AUSTRALIA Day celebrations will remain in place in the Hawkesbury, as there is a push at a national level by the Greens and others to change the date of Australia Day.
Hawkesbury Mayor Mary Lyons-Buckett confirmed to the Gazette that no request had been made to change Australia Day celebrations in the Hawkesbury, either by local Aboriginal people or the Greens.
She pointed out that Council had in fact added a family event to its Australia Day schedule.
However, federally, Greens leader Senator Richard di Natale has declared changing the date of Australia Day will be one of his top priorities in 2018.
"All Australians want a day on which we can come together and to celebrate our wonderfully diverse, open and free society - but January 26 is not that day," Senator Di Natale told Fairfax Media – the publisher of the Gazette - on Sunday.
"It's time that we stop papering over an issue that for 200 years has been so divisive and painful for so many of our citizens."
A handful of Melbourne councils scrapped celebrations on Australia Day, for the same reasons Senator Di Natale expressed, moving them to a different day.
Closer to home, Blue Mountains City Council eventually decided to keep Australia Day celebrations on January 26 last year, despite a push for change.
In the Hawkesbury, Greens councillor Danielle Wheeler said she fully supported Senator Di Natale’s views, however, would not push to scrap Council’s Australia Day celebrations anytime soon.
“We need to remember that celebrating Australia Day on 26th January is a relatively recent thing across the country,” she said.
“Australia Day needs to be held on a date that the whole nation is comfortable with, not a date that marks the invasion of the Continent by Britain, the beginning of the Frontier Wars, failed attempts to destroy the oldest living culture on the planet, and ongoing discrimination.
“Even John Howard and Malcolm Turnbull have stated that they support Australians questioning the date.”
Cr Wheeler said she would only push for changes if local Aboriginal people asked her to, as did the Mayor.
“I would be happy to bring a proposal to Council but at the end of the day, I’m a whitefellla,” Cr Wheeler said.
“I’m in a position to act as a conduit, but the local Aboriginal Community are the best people to lead this discussion.
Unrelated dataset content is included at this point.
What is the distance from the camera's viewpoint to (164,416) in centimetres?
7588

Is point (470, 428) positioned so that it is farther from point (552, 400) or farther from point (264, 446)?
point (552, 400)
We need to spend more time listening to what they want and acting on it.”
Cr Wheeler said there should be a civil debate around the issue, which she said could be divisive.
"It is up to us, as Australians who prize fairness and equality, to start having a civilised, grown-up conversation about how we reconcile our past treatment of Indigenous Australians with our future as a country we can be proud of,” she said.